ABSTRACT

This chapter further explores the limits of problematisation as a method in constructionist studies of the state with a focus on a single case-study analysed by James Ferguson and Akhil Gupta (2002). As I will argue, their treatment of that case-study exemplifies many of the conceptual and methodological difficulties with ethnographically oriented constructionist studies. The aim, ultimately, in discussing this particular study is to show that constructionist and constitutionalist studies share a conviction that models represent solutions to the problem of the state. There are, of course, differences. Constitutionalist analyses operate on the premise that we require a general model to study the state. By contrast, constructionist studies argue that we can only study the state by describing how models of the state are implicated in the state-making and state-maintaining work of local actors in local circumstances – work brought to the fore in constructionist studies. The plurality of such models is taken to show that there are many possible approaches to handling the problem of the state, an insight that led to the investigation of how questions alongside an investigation of the what of the state. Where constitutionalists try to keep model building in-house as the preserve of the analyst, therefore, constructionists outsource the analytical work to those being studied.

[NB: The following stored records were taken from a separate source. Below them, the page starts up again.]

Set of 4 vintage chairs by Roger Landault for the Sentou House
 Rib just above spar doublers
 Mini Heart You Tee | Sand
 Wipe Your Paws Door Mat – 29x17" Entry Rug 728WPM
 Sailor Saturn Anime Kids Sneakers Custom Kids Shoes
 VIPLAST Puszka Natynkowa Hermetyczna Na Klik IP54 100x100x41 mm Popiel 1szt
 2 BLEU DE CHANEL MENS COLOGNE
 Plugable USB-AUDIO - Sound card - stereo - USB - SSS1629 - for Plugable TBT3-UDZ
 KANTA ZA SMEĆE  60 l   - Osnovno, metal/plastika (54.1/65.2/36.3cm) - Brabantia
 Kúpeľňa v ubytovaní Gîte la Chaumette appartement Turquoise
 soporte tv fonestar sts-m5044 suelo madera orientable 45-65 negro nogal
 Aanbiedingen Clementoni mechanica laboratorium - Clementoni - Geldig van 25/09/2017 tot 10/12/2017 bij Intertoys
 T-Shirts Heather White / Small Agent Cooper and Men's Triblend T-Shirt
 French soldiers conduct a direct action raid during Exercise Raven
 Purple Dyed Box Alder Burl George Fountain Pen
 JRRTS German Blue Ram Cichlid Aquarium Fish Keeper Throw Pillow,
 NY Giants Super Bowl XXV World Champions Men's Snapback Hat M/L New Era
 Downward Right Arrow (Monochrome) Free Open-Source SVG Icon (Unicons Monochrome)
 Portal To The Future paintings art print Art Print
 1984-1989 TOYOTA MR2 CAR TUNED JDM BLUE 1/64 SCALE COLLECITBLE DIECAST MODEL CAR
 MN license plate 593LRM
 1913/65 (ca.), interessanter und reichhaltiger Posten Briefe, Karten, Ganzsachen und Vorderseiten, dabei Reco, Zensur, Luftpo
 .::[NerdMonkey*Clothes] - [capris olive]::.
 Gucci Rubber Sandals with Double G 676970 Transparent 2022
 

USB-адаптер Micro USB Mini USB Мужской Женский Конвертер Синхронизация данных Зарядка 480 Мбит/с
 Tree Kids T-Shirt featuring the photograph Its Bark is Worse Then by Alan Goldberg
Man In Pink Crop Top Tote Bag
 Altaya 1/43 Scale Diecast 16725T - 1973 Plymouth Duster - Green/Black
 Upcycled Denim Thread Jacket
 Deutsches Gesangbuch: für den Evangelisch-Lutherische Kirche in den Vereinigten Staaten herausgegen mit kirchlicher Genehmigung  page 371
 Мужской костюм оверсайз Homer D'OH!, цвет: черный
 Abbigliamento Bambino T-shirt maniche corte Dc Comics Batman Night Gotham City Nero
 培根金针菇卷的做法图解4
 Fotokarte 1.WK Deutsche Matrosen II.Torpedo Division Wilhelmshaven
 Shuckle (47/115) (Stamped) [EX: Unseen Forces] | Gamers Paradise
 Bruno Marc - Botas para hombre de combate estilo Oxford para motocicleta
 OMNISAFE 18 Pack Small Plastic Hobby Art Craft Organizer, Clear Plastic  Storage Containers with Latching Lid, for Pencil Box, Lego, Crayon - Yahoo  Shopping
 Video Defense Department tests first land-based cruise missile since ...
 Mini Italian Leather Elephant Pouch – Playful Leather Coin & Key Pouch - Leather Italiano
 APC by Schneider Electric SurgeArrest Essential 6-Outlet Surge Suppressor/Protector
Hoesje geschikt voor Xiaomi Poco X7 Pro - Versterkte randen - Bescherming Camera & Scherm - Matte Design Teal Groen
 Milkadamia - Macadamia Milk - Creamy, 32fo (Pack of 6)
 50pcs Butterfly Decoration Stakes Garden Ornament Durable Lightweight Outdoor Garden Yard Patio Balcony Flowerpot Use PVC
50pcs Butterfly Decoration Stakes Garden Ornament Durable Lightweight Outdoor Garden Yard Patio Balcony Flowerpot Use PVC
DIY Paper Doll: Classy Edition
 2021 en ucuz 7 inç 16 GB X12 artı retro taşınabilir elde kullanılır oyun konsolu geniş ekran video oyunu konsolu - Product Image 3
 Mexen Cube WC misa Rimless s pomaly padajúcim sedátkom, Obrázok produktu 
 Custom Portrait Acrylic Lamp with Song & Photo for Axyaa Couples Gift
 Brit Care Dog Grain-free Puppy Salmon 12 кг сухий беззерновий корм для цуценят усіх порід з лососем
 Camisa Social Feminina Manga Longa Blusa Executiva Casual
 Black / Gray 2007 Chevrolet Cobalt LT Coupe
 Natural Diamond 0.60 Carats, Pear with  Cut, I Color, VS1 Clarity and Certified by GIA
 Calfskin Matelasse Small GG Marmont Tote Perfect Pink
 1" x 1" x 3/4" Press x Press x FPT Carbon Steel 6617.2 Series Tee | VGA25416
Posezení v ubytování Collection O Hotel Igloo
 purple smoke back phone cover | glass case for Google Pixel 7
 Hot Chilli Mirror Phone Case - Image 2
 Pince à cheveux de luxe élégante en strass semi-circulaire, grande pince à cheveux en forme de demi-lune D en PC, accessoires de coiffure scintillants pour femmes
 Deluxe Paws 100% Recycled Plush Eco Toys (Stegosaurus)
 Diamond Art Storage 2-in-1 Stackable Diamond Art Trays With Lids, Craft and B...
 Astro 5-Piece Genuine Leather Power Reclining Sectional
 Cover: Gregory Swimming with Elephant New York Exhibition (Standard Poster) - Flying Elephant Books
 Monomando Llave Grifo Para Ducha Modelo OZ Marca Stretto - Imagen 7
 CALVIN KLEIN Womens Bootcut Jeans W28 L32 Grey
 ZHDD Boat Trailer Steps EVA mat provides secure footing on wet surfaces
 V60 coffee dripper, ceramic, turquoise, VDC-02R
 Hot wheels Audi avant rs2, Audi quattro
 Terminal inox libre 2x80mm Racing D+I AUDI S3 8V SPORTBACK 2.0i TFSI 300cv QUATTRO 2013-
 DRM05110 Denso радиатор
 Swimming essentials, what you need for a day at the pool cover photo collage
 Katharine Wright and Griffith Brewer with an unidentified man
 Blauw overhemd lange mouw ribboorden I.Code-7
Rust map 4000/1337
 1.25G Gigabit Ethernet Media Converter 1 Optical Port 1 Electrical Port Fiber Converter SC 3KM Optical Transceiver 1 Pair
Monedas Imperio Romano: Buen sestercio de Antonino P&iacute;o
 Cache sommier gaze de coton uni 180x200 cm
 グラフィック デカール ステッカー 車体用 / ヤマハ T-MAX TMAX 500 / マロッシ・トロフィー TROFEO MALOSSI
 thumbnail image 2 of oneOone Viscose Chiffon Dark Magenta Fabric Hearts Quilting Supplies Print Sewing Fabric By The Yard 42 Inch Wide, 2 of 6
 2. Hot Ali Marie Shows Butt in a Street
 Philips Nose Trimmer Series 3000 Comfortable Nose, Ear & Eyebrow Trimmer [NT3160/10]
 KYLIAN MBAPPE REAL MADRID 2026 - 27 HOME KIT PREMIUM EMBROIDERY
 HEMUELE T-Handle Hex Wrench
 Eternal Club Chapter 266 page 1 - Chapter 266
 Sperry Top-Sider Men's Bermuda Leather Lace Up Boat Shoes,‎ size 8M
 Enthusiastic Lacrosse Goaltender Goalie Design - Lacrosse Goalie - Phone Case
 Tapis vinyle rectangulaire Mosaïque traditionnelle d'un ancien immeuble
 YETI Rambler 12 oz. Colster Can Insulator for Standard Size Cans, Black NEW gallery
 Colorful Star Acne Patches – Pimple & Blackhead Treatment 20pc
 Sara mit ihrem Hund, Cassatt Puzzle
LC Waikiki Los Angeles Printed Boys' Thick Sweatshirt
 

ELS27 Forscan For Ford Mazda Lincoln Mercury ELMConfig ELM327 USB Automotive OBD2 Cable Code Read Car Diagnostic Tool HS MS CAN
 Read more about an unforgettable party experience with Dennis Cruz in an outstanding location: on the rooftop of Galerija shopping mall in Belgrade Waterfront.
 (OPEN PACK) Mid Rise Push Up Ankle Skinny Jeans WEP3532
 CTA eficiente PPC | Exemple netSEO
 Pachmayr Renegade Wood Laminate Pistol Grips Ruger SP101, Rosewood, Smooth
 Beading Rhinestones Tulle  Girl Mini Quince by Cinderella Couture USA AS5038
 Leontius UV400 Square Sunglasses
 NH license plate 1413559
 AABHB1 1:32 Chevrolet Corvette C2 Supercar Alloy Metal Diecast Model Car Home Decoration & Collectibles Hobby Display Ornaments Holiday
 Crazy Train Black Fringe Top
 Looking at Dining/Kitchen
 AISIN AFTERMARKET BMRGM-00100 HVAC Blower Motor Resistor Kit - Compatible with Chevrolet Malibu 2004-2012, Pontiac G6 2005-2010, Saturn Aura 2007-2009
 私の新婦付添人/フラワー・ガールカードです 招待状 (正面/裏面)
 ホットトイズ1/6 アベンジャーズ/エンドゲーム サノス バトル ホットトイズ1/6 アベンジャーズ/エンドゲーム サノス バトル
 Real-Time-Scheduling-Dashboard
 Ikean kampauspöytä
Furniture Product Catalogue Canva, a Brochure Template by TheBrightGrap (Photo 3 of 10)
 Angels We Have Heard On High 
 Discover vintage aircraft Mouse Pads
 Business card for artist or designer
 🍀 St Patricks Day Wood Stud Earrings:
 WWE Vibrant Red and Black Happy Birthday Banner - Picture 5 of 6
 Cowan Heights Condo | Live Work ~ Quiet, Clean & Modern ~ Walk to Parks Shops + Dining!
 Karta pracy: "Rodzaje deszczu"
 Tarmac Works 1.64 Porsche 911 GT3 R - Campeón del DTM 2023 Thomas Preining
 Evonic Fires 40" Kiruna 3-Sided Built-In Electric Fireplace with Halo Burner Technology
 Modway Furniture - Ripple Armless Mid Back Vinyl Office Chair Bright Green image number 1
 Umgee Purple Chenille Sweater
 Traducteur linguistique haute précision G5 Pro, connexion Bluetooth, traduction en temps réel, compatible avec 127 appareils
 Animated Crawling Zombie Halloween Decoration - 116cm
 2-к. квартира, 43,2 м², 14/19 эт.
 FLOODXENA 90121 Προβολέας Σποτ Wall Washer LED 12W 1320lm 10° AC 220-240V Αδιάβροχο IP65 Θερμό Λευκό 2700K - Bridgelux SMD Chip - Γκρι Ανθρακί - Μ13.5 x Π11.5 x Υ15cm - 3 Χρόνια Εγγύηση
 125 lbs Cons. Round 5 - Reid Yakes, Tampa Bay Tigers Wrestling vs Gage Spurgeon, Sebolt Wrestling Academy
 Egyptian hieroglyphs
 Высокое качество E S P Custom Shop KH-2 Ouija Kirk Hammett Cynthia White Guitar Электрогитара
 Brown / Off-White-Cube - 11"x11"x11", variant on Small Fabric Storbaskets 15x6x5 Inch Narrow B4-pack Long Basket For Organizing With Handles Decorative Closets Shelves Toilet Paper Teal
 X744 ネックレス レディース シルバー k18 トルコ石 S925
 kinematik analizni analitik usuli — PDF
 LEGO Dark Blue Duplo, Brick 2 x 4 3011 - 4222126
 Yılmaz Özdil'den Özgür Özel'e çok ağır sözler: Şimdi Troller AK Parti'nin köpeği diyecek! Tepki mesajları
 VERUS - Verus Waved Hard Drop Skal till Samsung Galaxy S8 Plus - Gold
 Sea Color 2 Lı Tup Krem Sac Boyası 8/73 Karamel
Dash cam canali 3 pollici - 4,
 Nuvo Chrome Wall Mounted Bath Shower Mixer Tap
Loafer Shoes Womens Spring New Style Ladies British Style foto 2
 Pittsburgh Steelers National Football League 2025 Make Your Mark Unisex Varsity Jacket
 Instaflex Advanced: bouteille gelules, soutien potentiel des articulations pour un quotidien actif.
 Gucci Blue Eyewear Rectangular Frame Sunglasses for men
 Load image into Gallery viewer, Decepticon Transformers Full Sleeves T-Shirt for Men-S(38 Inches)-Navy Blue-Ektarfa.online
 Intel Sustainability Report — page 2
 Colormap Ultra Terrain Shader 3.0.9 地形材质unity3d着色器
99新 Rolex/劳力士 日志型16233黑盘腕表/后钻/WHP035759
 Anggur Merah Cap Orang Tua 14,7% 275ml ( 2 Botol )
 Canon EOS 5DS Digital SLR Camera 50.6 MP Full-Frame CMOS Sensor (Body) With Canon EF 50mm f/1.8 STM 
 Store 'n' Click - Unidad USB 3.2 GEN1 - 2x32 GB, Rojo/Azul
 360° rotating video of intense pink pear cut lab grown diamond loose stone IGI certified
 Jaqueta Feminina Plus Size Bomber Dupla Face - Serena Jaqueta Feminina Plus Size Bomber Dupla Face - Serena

However, it is only when we generalise from the specific problems members of society encounter in actual situations, when we attempt to analytically fix the problem of the state in place, that we are tempted to think of models of any sort as a solution. If, on the other hand, we deny that there is any single, monolithic problem of the state, if we resist what Wittgenstein termed the “craving for generality” and the “contemptuous attitude towards the particular case” he argued it displays, the path is open for investigations of a different sort, investigations that do not accord authority to models and so avoid the accompanying conceptual and methodological snares and traps. The point of such investigations would not be to deny that models can be useful (recognising that they are useful under some circumstances, not all). They would, however, undercut attempts to treat the use of models as if it were somehow independent of the nexus of social practices and circumstantial considerations within which models acquire whatever utility they can sometimes have. The critical analysis presented in this chapter sets up the focus of the next chapter where an alternative approach to the problem of the state will be outlined.